En mémoire de Florence Tordjman
De nombreux témoignages soulignent le soin qu’elle accordait aux nouveaux arrivants et une collègue arrivée il y a quelques semaines seulement, alors que Florence luttait contre la maladie, le rapporte également : elle veillait à ce que chacun puisse très vite participer à une mission qui lui convienne bien et prenne ainsi un bon départ. Par la suite, elle continuait à nous conseiller avec tact, en suggérant que nous nous portions candidat pour telle ou telle mission qui lui paraissait bien adaptée pour nous.
Florence avait grandi à Albi dans une famille de 4 enfants. Elle fera à Paris les classes d’hypokhâgne et de khâgne, comme on les appelait alors. Après des études universitaires en histoire, puis Sciences Po, elle débute sa carrière au ministère de l’éducation nationale, mais a davantage d’ambition : elle réussit le concours de l’ENA (promotion Gambetta 1993) et sa carrière prend un nouvel essor. De 1993 à 2001, au ministère de l’industrie puis au ministère de de l’économie, elle enchaîne les postes de chargée de mission, adjointe au sous-directeur, adjointe au chef de bureau, chef de bureau.
C’est à partir de 2001 qu’elle trouve sa voie dans le domaine de l’énergie : toujours au ministère de l’économie, des finances et de l’industrie, elle est pendant 7 ans sous-directrice du gaz et de la distribution des énergies fossiles. Dans cette période de libéralisation du marché européen de l’énergie, elle participe à la négociation de la directive de libéralisation du secteur gazier, se faisant le défenseur des spécificités du gaz par rapport à l’électricité : « oui, mais en gaz, c’est différent ! », avait-elle coutume de dire.
Forte de cette expérience, elle est détachée en 2008 comme experte de haute niveau au ministère de l’environnement et de l’énergie, lors de la création de la nouvelle direction générale de l’énergie et du climat, et occupe pendant 8 ans le poste d’adjointe au directeur de l’énergie. Elle participe au conseil d’administration et à différents comités de GDF Suez, puis de Engie et de ses filiales GRTgaz et GrDF, où elle acquière une réputation de grande rigueur. Elle y porte avec engagement et ténacité les messages et priorités de la politique énergétique de l’Etat, dans un contexte très évolutif, au regard des enjeux de régulation du secteur aussi bien que de transition énergétique. Elle coordonne la mise en œuvre du troisième paquet de libéralisation du secteur de l’énergie et prend part à l’élaboration de la loi de transition énergétique pour la croissance verte.
Début 2017, elle entre au CGEDD comme membre permanent au sein de la section « transition énergétique, construction et innovations » et devient en 2019 présidente de cette section qui est aujourd’hui la section transition énergétique et climat (TEC).
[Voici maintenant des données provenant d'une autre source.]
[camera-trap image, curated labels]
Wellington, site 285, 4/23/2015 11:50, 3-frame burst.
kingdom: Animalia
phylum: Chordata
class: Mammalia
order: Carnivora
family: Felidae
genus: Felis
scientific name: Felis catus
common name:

Grâce à ses compétences dans le domaine de l’énergie et sa connaissance du secteur elle assurait un lien étroit avec les services du ministère, en particulier la DGEC, dans un contexte aux enjeux toujours renouvelés, tout en s’impliquant totalement dans les autres domaines d’intervention de la section, parfois nouveaux pour elle.
Elle était particulièrement fière, notamment du fait des suites concrètes que ce travail avait eu, de la mission à laquelle elle avait participé sur le « green budgeting », pour élaborer une méthode permettant d’identifier les dépenses de l’Etat ayant une finalité environnementale. Elle m’avait beaucoup parlé aussi, lorsque j’ai travaillé sur un sujet voisin, du rapport sur les mesures d’accompagnement à l’intention des ménages vulnérables exposés à la hausse des prix des énergies carbonées.
Elle était aussi membre du conseil de surveillance de RTE, présidente de la commission supérieure des marchés de l’aéroport international de Bâle-Mulhouse et membre du comité de domaine « énergie et climat », en charge de l’évaluation et de la qualification des experts scientifiques et techniques du ministère.
En tant que présidente de la section TEC, elle intervenait dans notre travail comme « superviseur » et faisait sur nos projets de rapports des observations toujours judicieuses. Faisant preuve d’une grande exigence intellectuelle, elle savait repérer les failles d’un raisonnement ou les affirmations fragiles. Elle était toujours disponible aussi pour répondre aux questions des missionnés ou aider à remettre sur de bons rails une mission délicate.
Parler à son propos de dévouement au service public serait faible. Elle était une militante de l’action publique.
Plusieurs collègues ont dit qu’elle était non seulement une collègue mais aussi une amie ; que l’on pouvait parler avec elle du marché de l’électricité, mais aussi de littérature et d’art ; et par exemple, il y a quelques jours encore, du festival d’Avignon.
Ces dernières semaines, elle restait très impliquée dans la bonne marche de la section et des missions qu’elle supervisait, avec un courage qui nous impressionnait tous.
Elle restera vivante dans notre souvenir.